We needed to start packing her things out of the apartment. It was a treasured time for mother and daughters. We laughed and cried and cried and laughed. I chose two personal things. I saw her glasses with the pearls that went around her neck, and her motorcycle boots. She had those beautiful boots since I was old enough to remember.

My sister was able to visit her the night that she died. Jackie and the kids went over and had a treasured time with her. No regrets. She wrote about her story on her blog and the pictures are amazing. It's worth the trip.

(She loved holding the babies. Here she is with Lily when she was a few months old)

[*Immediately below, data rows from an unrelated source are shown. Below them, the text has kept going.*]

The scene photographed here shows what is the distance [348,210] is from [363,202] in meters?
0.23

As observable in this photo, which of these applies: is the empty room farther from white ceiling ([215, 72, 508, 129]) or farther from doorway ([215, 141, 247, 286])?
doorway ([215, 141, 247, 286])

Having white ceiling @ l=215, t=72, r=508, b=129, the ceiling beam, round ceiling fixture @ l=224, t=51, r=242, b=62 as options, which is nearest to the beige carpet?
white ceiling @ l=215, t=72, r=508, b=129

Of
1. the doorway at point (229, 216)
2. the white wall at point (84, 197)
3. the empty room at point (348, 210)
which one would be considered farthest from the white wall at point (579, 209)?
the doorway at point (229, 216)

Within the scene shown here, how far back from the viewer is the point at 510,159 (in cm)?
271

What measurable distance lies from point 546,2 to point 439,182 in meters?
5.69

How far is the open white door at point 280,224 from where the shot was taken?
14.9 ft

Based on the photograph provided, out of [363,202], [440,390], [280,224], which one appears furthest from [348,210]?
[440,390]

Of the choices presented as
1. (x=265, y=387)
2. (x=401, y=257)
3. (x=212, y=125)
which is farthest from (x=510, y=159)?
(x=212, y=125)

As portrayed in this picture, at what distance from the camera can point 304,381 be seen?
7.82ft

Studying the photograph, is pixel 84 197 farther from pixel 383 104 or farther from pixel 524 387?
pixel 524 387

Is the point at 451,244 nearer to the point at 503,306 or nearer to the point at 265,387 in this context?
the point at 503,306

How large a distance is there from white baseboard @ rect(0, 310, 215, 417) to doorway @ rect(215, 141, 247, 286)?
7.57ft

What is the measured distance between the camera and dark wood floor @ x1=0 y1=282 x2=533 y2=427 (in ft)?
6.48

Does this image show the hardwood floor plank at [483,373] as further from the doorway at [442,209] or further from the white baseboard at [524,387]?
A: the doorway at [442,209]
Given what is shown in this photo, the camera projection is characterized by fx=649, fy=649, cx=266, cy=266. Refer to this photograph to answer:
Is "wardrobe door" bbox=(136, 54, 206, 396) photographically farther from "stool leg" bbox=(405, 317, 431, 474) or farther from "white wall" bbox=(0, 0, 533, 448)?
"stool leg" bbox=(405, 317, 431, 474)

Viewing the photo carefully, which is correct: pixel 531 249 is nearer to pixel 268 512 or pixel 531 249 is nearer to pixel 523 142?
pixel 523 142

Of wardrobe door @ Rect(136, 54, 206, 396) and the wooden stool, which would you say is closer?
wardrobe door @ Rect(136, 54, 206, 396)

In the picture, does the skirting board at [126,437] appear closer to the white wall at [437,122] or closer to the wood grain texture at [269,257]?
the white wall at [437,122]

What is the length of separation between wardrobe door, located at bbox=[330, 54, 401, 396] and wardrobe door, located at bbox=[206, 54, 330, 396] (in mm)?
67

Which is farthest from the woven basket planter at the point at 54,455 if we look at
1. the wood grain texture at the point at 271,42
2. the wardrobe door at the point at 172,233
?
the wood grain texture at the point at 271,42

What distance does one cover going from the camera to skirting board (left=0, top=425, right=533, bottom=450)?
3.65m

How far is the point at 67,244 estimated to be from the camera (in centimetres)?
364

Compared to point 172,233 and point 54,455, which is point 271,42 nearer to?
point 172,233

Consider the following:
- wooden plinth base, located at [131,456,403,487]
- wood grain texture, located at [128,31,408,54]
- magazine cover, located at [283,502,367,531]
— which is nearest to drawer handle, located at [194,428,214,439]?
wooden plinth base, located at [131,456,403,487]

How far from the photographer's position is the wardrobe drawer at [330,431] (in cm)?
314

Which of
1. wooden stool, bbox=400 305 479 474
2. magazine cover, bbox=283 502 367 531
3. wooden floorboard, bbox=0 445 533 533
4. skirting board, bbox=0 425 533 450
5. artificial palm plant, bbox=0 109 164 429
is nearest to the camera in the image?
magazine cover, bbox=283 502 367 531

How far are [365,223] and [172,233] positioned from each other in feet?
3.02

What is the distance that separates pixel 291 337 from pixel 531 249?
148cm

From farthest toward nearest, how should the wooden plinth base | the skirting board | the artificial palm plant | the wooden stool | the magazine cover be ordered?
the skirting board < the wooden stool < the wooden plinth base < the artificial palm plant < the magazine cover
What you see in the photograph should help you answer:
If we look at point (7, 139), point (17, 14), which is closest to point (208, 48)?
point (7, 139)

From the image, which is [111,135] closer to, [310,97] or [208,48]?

I am so thankful that last time I passed through, I stopped and saw her. It was a short visit and I had no idea that it was going to be my last. Our last words to each other was "I love you".

I am also thankful to know that she was a Christian. She knew the Lord was her Savior. What a comfort, what peace I draw from that knowledge that I will one day see her again.

As I was driving home from my mom's, I realized just how thankful I am for family. I am blessed to have a family that will drop everything to be there and support each other. Not everyone has that and it is a gift. We are loyal to the bone. We love each other. What a perfect time of the year to think about such things and value them.

Hug everyone a little tighter.

Time is short.

No regrets...


This is some of her family at her 80th surprise birthday party.